In the decision of the Tribunal, the applicant was found to be a citizen of China, and his claims were assessed on that basis. The Tribunal set out the applicant arrived in May 2007, holding a student visa, which was valid until 15 December 2009. The Tribunal noted that the student visa was cancelled in September 2008. The Tribunal noted that the applicant was the beneficiary of an application lodged by his mother for a protection visa on 15 May 2008, which application was refused, and the delegate’s decision was affirmed on 13 January 2009.
The Tribunal recorded the applicant was located working unlawfully in the community in February 2011. The Applicant was granted a bridging visa with the departure arrangements for the following day. The applicant did not depart, and was located again on 27 June 2013, and on this occasion he was detained. There was a further Ministerial intervention and the applicant was informed on 21 August 2013 that his request had not been considered, and the Tribunal referred to the bar imposed by s.48 of the Migration Act1958, and identified that it was in these circumstances the applicant then applied for a Protection visa on 19 September 2013, and that the applicant attended an interview on 7 April 2014, and the delegate refused to grant the visa on 8 April 2014.
The Tribunal identified that the applicant’s mother also lodged a protection visa application, which was refused on 5 August 2014, which had been the subject of an appeal lodged within the Court against the decision. The applicant appeared before the Tribunal on 5 December to give evidence and present arguments. The Tribunal carefully set out the summary of claims made by the applicant, and turned to the consideration of those claims.

PROMPT 1:
In the Tribunal passage, on what date did the delegate refuse to grant the applicant's Protection visa?
PROMPT 2:
Write a continuation of the Tribunal passage, picking up after its final sentence.
The lines that come next are separate material, unconnected to the Tribunal passage.

MATERIAL:
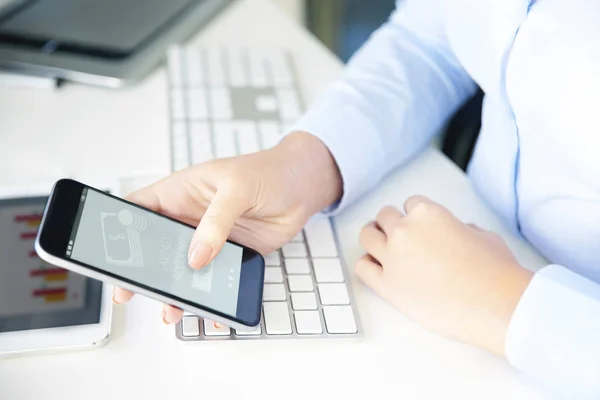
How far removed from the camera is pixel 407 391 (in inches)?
17.0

EXERCISE RESPONSE 1:
8 April 2014.

EXERCISE RESPONSE 2:
Materially, the Tribunal found:
18. The Tribunal did not find the applicant to be a credible, truthful, or reliable witness in relation to matters central to, and related to, his claims. In making this finding, the Tribunal has considered his changing claims and details of claims; evidence inconsistent with that given in the first proceedings (in which he was an applicant) and other inconsistencies; non-credible evidence; omissions to mention claims in his protection visa application, in his letter seeking Ministerial Intervention, and at the compliance interview; changing evidence; and his claim to have become an active Christian after the delegate refused his case in 2014, despite having lived in Australia for seven years and not having been a committed, active Christian during that time.
The Tribunal carefully set out its reasoning in relation to the concerns that it had in relation to the applicant’s credibility. The Tribunal carefully identified the responses of the applicant to matters put to the applicant by the Tribunal and materially, did not accept that the agent was responsible for the provision of false information. The Tribunal expressed its concern about the inconsistent and changing evidence of the applicant, and carefully addressed in detail the applicant’s alleged claims and identified the reasons that undermined the applicant’s claims.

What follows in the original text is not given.